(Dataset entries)
>>>>>
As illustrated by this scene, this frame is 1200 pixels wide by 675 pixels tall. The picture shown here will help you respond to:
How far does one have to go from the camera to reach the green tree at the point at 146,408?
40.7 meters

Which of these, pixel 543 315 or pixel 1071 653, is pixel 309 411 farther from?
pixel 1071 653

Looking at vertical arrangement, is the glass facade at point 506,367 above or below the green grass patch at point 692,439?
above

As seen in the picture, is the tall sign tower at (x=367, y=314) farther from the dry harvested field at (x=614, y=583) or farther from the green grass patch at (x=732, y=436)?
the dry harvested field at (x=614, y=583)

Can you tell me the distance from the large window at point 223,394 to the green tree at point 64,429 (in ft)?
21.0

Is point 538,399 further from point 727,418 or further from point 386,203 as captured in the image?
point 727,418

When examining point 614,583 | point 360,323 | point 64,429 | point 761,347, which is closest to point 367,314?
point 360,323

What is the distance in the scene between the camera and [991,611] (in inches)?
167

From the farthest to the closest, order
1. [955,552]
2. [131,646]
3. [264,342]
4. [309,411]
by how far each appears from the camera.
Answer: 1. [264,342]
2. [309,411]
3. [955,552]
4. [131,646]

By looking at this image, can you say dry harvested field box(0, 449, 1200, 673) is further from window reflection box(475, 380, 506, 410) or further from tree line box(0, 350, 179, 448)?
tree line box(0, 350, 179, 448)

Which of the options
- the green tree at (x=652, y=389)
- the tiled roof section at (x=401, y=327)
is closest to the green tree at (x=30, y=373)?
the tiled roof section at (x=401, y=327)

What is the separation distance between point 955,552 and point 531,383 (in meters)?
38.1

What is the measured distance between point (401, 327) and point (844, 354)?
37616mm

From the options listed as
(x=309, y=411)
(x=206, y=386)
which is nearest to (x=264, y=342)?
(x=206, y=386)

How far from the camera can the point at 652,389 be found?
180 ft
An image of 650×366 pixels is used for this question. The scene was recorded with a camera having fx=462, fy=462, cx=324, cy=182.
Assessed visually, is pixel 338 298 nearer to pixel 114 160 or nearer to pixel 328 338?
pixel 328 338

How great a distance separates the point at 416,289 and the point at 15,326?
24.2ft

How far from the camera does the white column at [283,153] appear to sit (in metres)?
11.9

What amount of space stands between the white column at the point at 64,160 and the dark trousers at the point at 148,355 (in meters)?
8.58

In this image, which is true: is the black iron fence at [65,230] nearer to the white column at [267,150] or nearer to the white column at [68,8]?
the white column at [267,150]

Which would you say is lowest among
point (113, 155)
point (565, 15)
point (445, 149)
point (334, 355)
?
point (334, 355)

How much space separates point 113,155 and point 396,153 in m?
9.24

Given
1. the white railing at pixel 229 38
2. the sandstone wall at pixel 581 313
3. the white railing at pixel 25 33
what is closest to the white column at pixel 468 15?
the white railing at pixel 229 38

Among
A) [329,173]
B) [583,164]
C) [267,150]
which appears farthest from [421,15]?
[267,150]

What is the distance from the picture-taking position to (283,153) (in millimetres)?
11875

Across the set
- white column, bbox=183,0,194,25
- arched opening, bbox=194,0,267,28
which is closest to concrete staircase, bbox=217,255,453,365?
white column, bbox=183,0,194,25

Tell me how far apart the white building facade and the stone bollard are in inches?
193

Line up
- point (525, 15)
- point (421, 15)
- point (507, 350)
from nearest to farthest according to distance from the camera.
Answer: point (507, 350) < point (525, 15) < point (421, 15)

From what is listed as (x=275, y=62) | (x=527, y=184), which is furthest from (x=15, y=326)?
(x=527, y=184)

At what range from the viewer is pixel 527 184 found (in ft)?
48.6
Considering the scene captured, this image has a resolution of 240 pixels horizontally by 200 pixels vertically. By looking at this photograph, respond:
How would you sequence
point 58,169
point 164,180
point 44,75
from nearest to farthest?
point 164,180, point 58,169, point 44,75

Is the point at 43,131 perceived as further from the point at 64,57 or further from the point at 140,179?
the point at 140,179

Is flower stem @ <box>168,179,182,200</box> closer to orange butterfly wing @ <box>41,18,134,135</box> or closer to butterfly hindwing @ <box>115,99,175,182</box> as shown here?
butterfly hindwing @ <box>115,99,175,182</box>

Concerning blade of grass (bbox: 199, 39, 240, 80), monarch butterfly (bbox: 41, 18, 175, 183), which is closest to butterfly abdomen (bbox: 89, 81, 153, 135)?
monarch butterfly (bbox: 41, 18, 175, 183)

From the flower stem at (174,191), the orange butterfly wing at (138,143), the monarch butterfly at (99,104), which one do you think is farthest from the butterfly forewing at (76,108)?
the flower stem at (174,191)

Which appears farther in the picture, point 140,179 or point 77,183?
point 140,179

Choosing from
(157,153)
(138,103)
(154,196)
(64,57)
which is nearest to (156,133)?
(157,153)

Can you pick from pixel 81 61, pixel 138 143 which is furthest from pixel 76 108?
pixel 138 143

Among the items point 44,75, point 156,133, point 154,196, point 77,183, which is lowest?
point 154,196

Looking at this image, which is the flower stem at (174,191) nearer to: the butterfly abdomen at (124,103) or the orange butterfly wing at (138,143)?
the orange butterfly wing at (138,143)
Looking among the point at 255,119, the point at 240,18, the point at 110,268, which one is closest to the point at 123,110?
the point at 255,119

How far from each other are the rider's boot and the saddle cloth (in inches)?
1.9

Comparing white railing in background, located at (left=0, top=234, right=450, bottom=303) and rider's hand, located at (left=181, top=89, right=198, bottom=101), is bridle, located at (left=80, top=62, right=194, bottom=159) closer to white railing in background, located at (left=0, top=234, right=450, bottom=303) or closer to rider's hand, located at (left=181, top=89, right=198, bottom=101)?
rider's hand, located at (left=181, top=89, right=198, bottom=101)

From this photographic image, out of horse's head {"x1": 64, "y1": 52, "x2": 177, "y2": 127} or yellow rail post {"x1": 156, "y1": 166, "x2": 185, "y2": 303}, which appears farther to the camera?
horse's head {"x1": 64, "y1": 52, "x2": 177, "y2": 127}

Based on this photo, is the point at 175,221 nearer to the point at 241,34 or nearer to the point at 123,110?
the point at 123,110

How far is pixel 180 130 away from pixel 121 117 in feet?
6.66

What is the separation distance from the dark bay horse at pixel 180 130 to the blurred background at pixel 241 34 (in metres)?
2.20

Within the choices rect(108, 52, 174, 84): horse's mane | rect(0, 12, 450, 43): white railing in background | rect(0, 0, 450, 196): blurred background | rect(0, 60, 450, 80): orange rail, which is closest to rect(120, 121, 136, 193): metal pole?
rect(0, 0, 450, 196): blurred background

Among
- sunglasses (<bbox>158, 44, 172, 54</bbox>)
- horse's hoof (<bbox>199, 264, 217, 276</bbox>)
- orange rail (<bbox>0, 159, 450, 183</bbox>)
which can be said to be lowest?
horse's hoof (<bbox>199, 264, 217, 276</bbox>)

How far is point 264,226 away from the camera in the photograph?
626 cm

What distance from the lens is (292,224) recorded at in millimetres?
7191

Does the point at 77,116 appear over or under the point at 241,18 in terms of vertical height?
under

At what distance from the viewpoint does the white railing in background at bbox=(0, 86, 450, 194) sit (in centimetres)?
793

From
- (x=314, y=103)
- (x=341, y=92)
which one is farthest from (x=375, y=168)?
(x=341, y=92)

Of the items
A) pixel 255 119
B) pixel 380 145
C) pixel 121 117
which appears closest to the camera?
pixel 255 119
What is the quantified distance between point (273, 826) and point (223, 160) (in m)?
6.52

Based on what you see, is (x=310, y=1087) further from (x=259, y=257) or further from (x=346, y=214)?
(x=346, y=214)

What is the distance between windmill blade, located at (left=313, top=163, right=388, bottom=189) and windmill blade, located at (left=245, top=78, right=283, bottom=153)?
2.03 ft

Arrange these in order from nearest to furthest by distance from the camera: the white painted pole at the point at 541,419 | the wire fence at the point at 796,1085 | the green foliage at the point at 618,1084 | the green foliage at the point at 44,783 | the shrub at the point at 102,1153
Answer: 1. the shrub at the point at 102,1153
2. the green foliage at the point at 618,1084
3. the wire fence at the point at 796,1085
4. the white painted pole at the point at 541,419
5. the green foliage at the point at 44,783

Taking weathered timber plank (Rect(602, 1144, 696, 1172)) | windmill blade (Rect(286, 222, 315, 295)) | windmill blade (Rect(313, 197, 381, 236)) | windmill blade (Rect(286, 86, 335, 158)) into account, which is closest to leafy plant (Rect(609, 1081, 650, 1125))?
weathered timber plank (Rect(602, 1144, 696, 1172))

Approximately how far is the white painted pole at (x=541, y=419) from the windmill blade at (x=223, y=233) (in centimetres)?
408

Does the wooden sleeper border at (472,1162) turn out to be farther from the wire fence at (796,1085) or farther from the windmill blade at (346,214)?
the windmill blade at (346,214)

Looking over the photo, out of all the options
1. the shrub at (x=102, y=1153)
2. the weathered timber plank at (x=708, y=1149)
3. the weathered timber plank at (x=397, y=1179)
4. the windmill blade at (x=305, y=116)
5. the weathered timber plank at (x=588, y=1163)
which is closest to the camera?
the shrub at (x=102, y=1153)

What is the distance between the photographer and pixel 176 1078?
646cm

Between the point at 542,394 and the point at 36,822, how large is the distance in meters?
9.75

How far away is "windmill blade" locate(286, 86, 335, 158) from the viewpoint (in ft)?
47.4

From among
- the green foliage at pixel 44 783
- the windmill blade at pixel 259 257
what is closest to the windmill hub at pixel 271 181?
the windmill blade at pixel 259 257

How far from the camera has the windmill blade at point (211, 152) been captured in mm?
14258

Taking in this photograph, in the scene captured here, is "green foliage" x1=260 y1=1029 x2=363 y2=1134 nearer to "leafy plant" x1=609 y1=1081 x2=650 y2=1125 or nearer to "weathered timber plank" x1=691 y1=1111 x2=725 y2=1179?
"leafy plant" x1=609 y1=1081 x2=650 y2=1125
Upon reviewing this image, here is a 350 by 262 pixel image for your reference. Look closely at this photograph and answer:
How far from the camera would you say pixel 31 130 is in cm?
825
<<<<<
- **What is required**
Set out exactly the run of lines that begins at the line holding "Looking over the" and ends at the last line of the data.

- **Right answer**
Looking over the photo, out of all the options
1. the shrub at (x=102, y=1153)
2. the weathered timber plank at (x=708, y=1149)
3. the weathered timber plank at (x=397, y=1179)
4. the windmill blade at (x=305, y=116)
5. the weathered timber plank at (x=588, y=1163)
which is closest to the camera?
the shrub at (x=102, y=1153)

What is the distance between the photographer and pixel 176 1078?
646cm

Between the point at 542,394 and the point at 36,822, how large is the distance in meters?
9.75

How far away is "windmill blade" locate(286, 86, 335, 158) from the viewpoint (in ft)?
47.4

From among
- the green foliage at pixel 44 783
- the windmill blade at pixel 259 257
what is closest to the windmill hub at pixel 271 181?
the windmill blade at pixel 259 257

How far from the camera has the windmill blade at point (211, 152) been captured in mm?
14258

Taking in this photograph, in the scene captured here, is "green foliage" x1=260 y1=1029 x2=363 y2=1134 nearer to "leafy plant" x1=609 y1=1081 x2=650 y2=1125 or nearer to "weathered timber plank" x1=691 y1=1111 x2=725 y2=1179?
"leafy plant" x1=609 y1=1081 x2=650 y2=1125
Upon reviewing this image, here is a 350 by 262 pixel image for your reference. Look closely at this photograph and answer:
How far from the camera would you say pixel 31 130 is in cm?
825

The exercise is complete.